Only in death was he dressed in a shroud like a prayer shawl
A prayer shawl he inherited from his father,
Imprinted in blue, holy letters.
And along the prayer shawl I imagined to see
Beautiful gold stripes, distilled light,
My grandfather, Murad, son of Rafael Hakak.
(Translated from the Hebrew)
“Identity,” Balfour concludes, “is a combination of location and time. If you are only connected to the location, your identity is horizontal, flat .... If a person wants to know his identity, the answer is in this axis of time that preceded him.”
Other videos, available on the project's website, tell the story of the ritual burial of the priceless, ancient Torah scrolls that were found destroyed in Saddam Hussein’s flooded bunker by the American forces and attempts by the older generation to inculcate their legacy in their children and grandchildren.

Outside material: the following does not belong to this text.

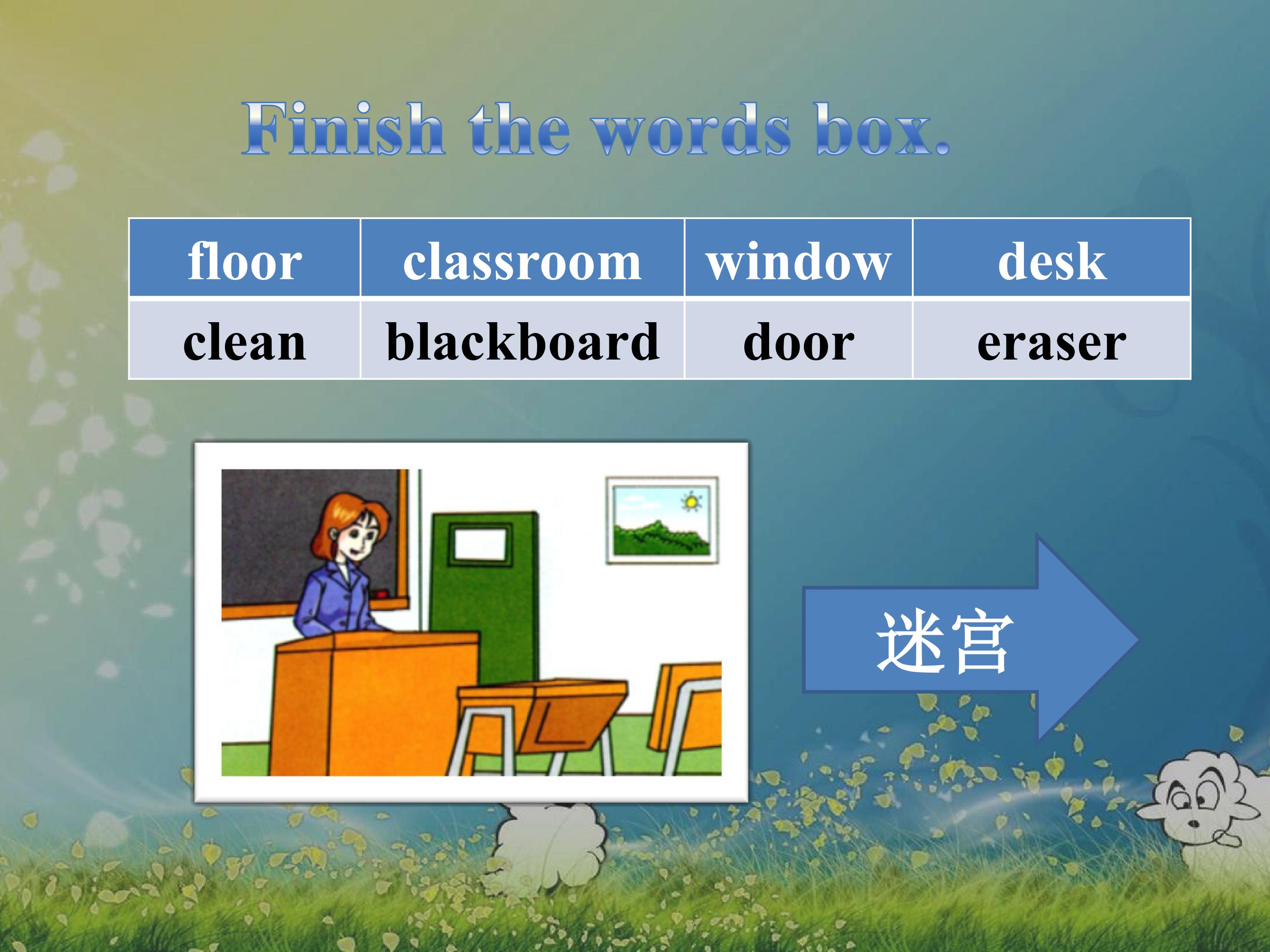 Finish the words box.

| floor | classroom | window | desk |
|---|---|---|---|
| clean | blackboard | door | eraser |

迷宫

Green had hoped to interview Salim Fattal, known among members of the community as “the custodian of the memory of the Farhud.”
“Even though he was the director of Israel’s Arabic broadcasting service and created popular Israeli TV programs, the Farhud was the defining event of his life," says Morad, the journalist, who is coordinating the project in Israel as a volunteer.
But Fattal, 87, died in late May.
“The elderly Iraqi Jews are dying out, and their memories are fading. This is why this is project is so urgent," Green concludes.
Iraqi Jewish Voices, a part of the Sephardi Voices project, will officially launch in New York City in September.